[Materials provided — start]

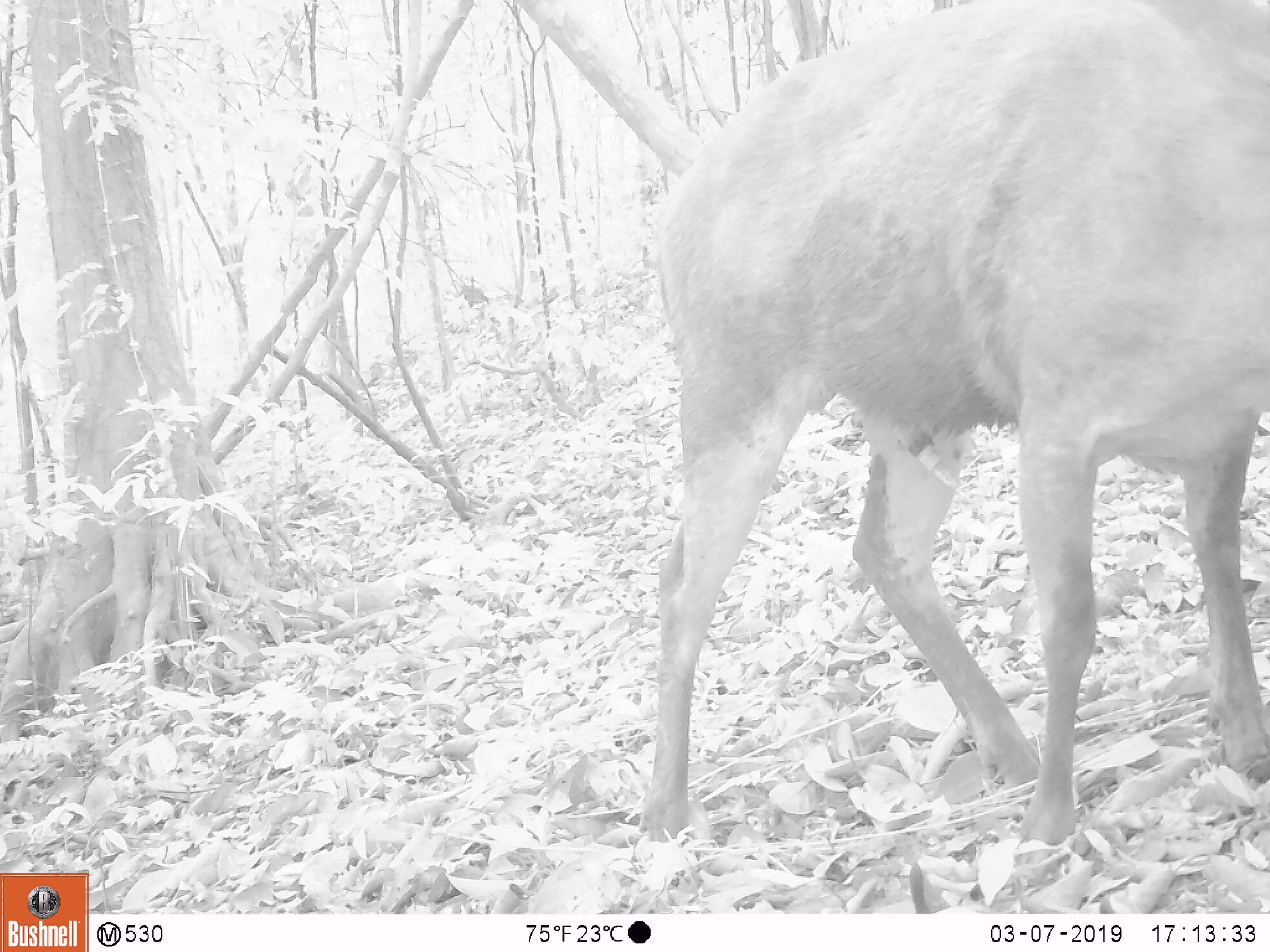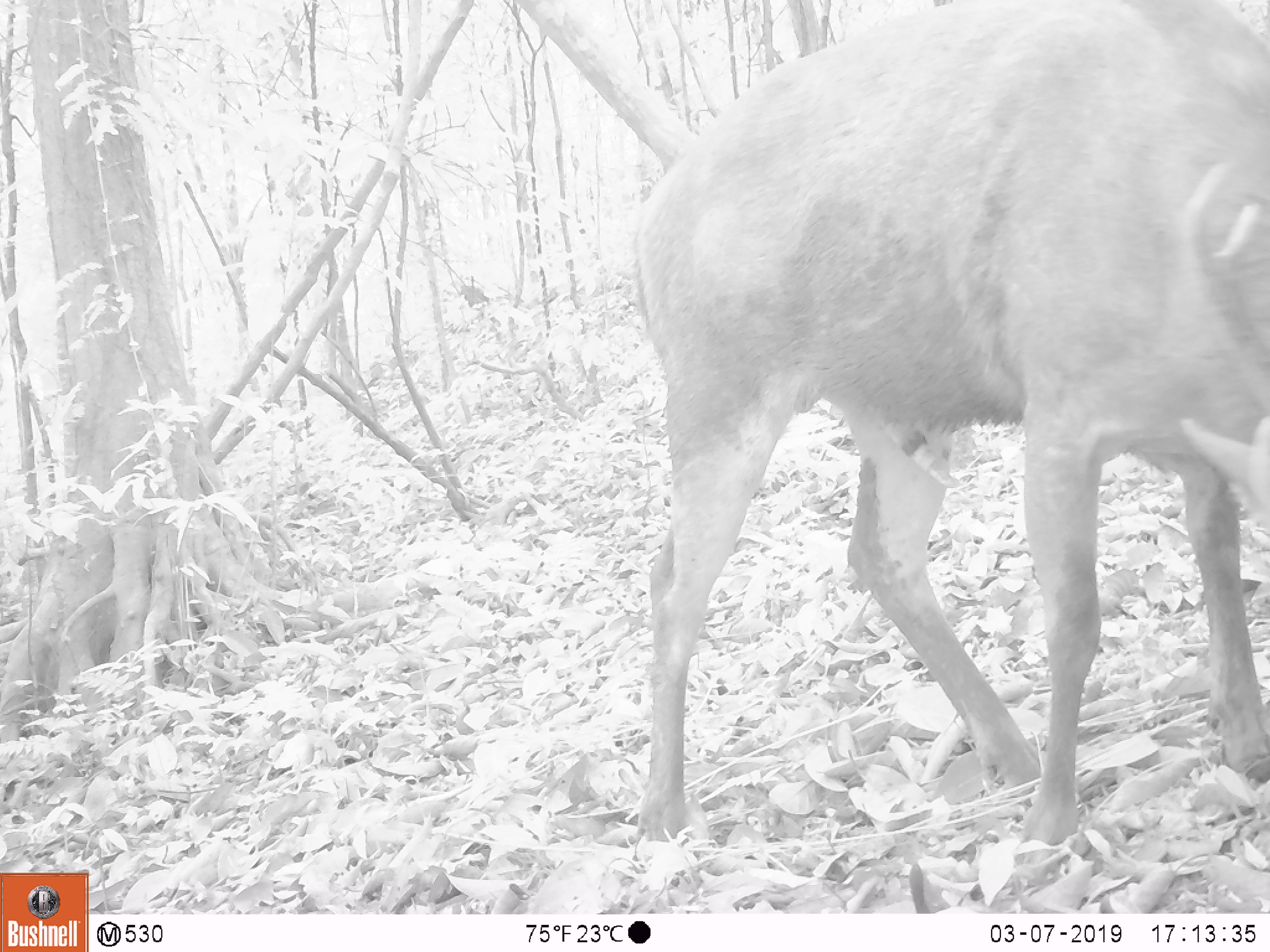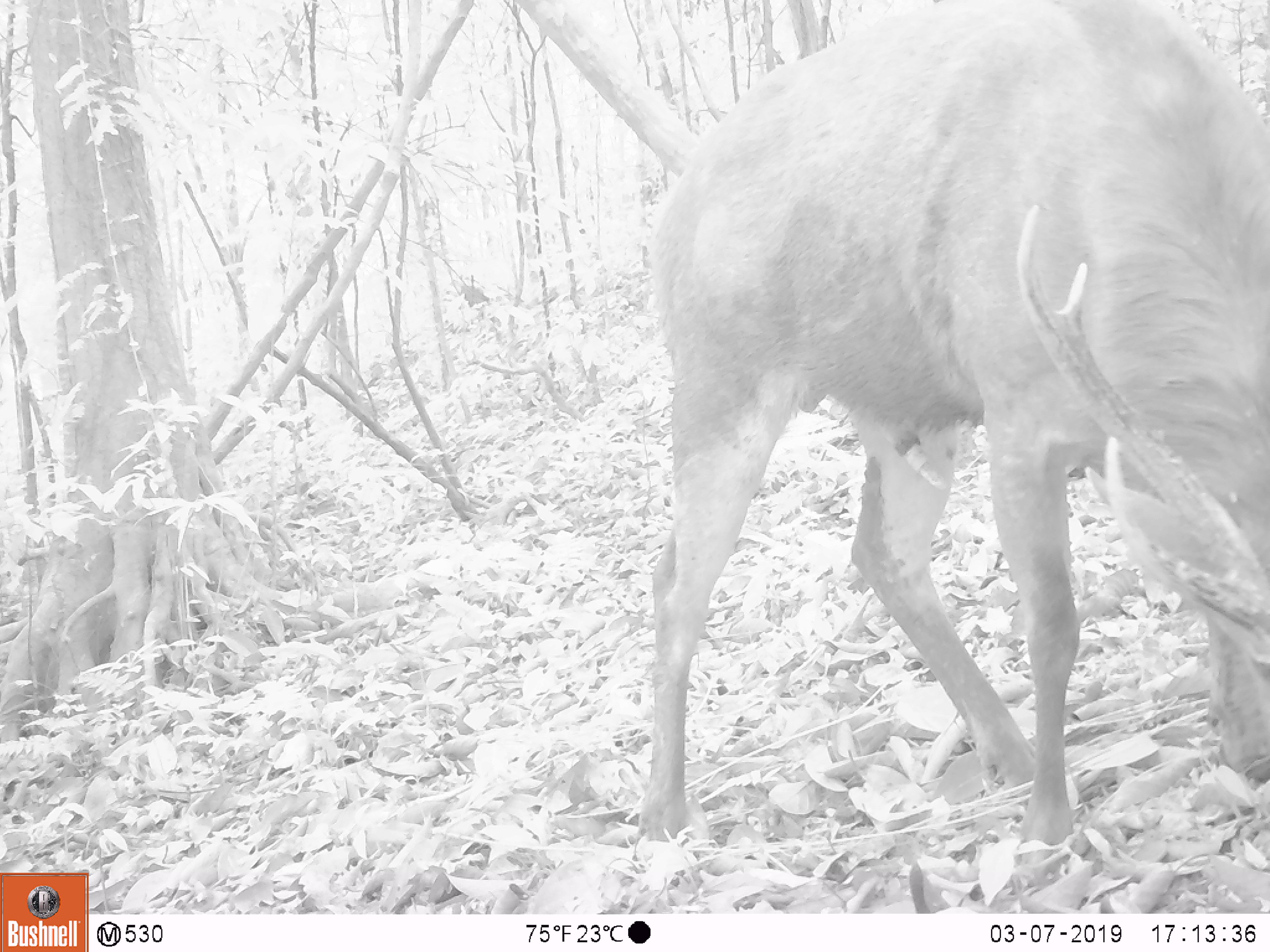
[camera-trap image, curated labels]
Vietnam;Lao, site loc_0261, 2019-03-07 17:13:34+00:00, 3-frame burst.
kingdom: Animalia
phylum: Chordata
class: Mammalia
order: Artiodactyla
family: Cervidae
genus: Rusa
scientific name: Rusa unicolor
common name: sambar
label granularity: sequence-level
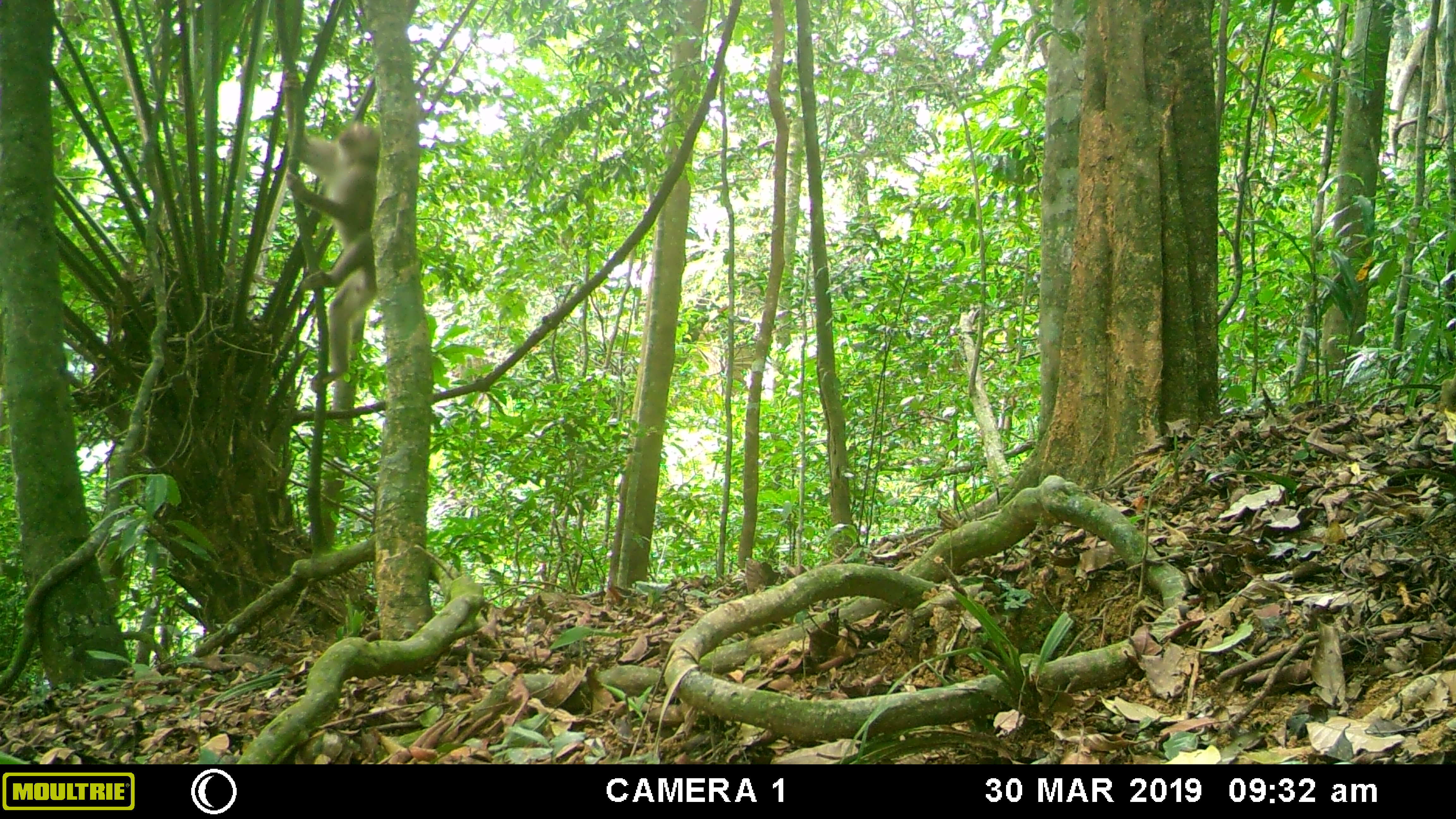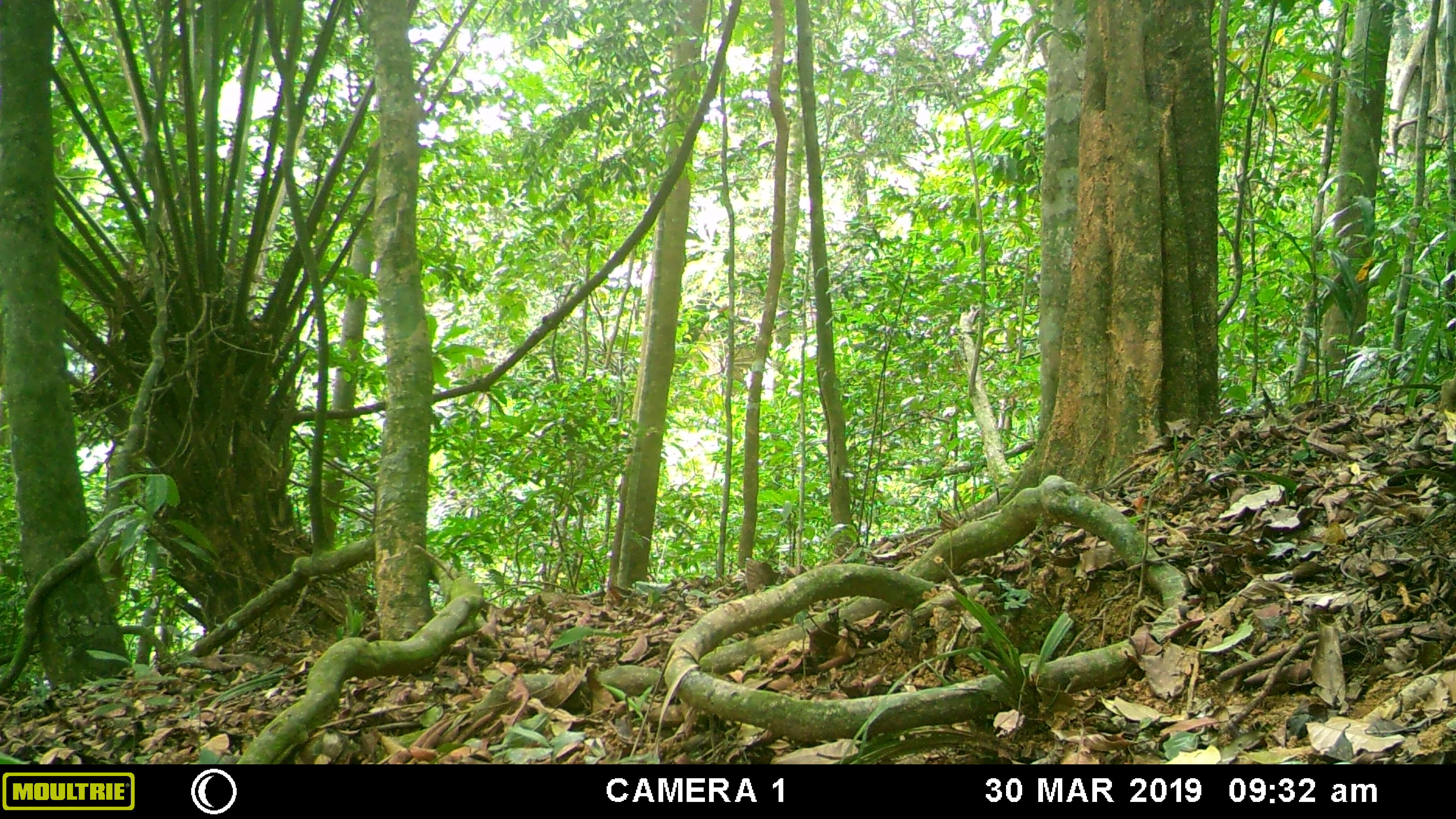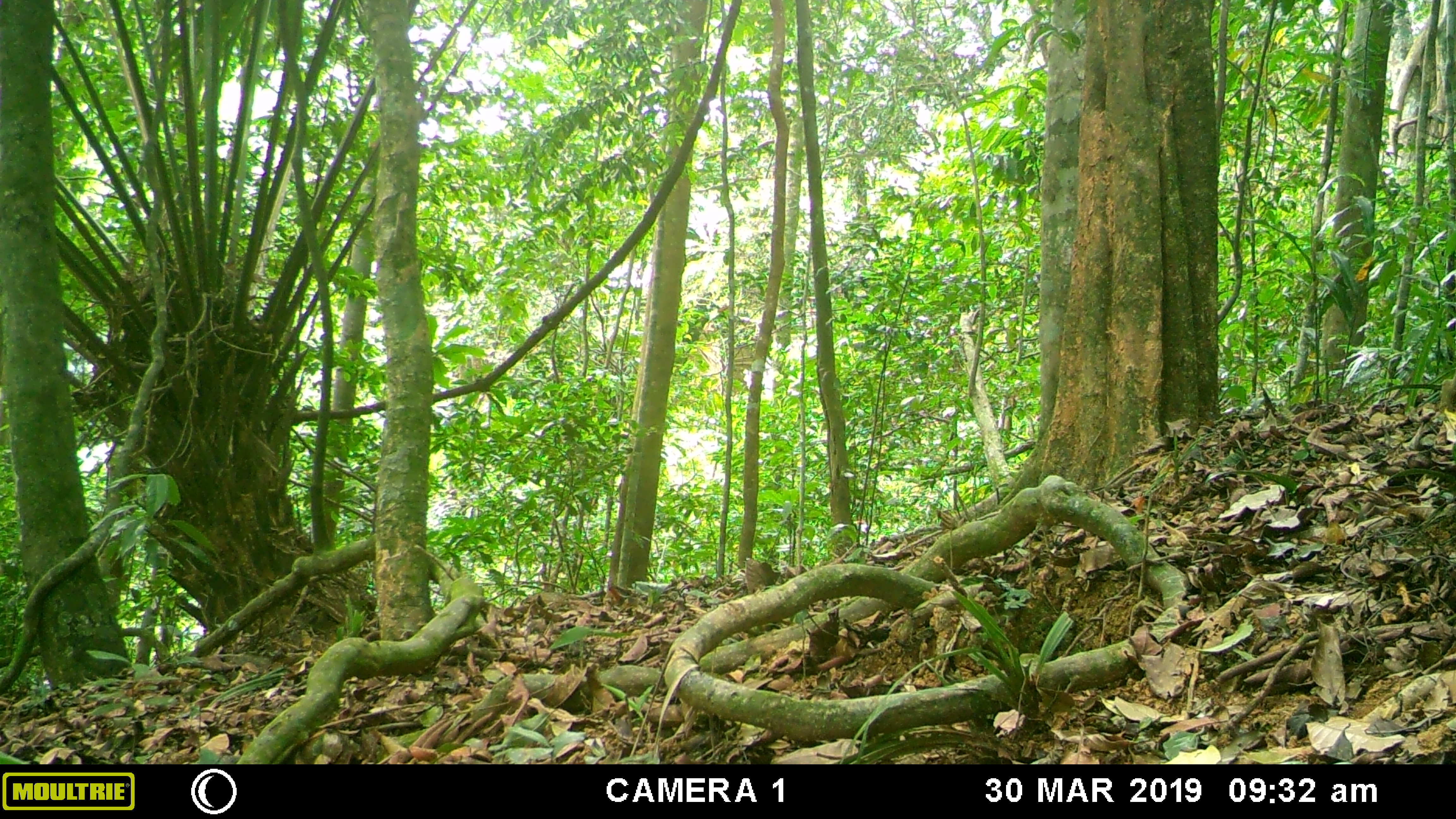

[Materials provided — finish]

§ What you will do
From the line containing "phylum: Chordata" down to the final line of the listing above, write out only those lines exactly as they are, minus the pictures.

§ Your response
phylum: Chordata
class: Mammalia
order: Artiodactyla
family: Cervidae
genus: Rusa
scientific name: Rusa unicolor
common name: sambar
label granularity: sequence-level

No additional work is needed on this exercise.